Zaman içinde özgürlük mücadelesini bastıramayacağını anlayan Baas rejiminin İran ve Rusya’dan yardım istemesiyle bu ülkeler Suriye’ye yerleştiler. DAİŞ’İ kurduran ABD ve batı ülkeleri sözüm ona DAİŞ’le mücadele bahanesi ile PKK, PYD ve YPG ile işbirliği yaparak Suriye topraklarına yerleşti.
ABD’nin Türkiye’nin güneyindeki Suriye topraklarında Irak’tan Akdeniz’e kadar uzanan bölgelerde Türkiye’nin güvenliği için büyük tehlike arz eden bir PKK devleti kurma girişimi üzerine Türkiye, Fırat Irmağının batısında Zeytin Dalı ve Fırat Kalkanı operasyonları ile Suriye topraklarında güvenli bir bölge oluşturdu. Her türlü masrafını karşıladığı bu bölgede Suriye’nin çatışmaların devam ettiği bir çok farklı bölgesinden canını kurtarmak için gelenler için burası güvenli bir barınak haline geldi.

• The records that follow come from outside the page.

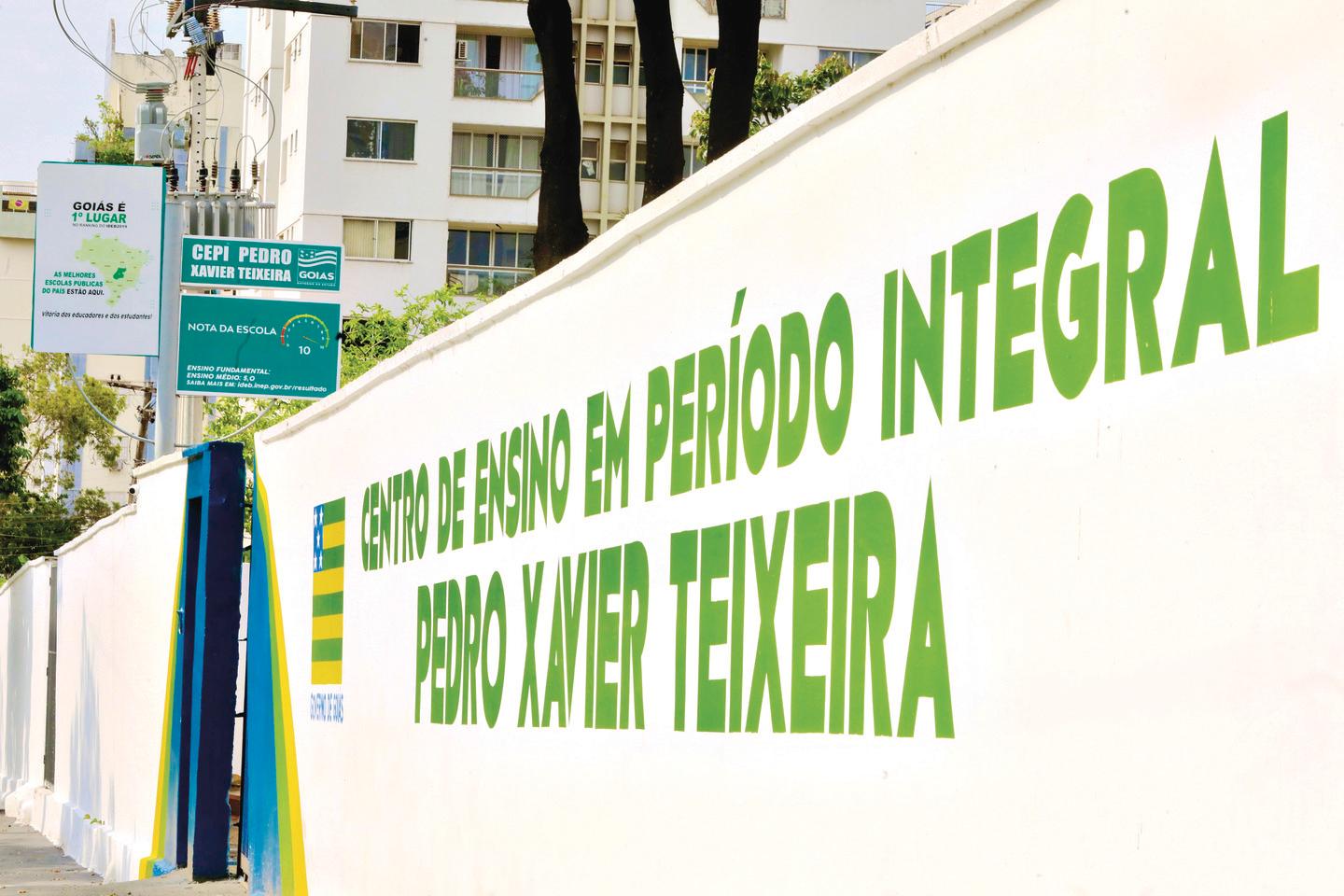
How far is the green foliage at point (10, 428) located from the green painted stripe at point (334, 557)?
53.6m

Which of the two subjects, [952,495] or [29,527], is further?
[29,527]

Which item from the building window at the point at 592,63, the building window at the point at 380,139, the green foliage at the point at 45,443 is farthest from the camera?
the green foliage at the point at 45,443

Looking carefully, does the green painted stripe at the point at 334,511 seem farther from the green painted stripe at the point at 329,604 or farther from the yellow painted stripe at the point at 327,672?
the yellow painted stripe at the point at 327,672

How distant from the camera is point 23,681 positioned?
788 inches

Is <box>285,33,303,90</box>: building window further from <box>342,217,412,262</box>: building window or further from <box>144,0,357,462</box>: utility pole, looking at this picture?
<box>144,0,357,462</box>: utility pole

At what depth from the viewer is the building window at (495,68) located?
5303 centimetres

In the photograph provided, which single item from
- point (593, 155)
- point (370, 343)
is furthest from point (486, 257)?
point (370, 343)

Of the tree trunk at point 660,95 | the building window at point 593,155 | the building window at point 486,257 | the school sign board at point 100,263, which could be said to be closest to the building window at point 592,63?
the building window at point 593,155

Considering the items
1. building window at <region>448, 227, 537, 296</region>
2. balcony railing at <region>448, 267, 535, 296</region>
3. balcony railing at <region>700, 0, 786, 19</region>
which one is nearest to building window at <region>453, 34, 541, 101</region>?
building window at <region>448, 227, 537, 296</region>

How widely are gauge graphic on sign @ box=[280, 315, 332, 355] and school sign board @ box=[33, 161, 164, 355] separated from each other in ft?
4.66

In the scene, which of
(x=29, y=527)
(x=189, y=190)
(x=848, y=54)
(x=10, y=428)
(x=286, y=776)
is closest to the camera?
(x=286, y=776)

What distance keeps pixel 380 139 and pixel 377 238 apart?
2.78 meters

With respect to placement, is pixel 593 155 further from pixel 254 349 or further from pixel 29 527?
pixel 254 349

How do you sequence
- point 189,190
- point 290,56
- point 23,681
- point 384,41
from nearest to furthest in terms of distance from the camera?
point 23,681 < point 189,190 < point 384,41 < point 290,56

Geldiler gelmesine de her türlü mahrumiyet onları bekliyordu. Uçsuz bucaksız zeytin tarları içinde oluşturulan çadır kent mi diyelim çadır köy mü diyelim bilemediğimiz yerleşim birimlerinde tam bir insanlık dramı yaşamaya başladılar. Elektriğin, suyun ve tuvaletin olmadığı sağlık ve eğitim hizmetlerinin olmadığı, yaz mevsiminde sıcak, toz ve topraktan, kışın soğuk ve çamurdan hayatın çekilmez olduğu bu mekanlarda dünyanın gözü önünde büyük bir insanlık dramı yaşanmaya devam ediyor.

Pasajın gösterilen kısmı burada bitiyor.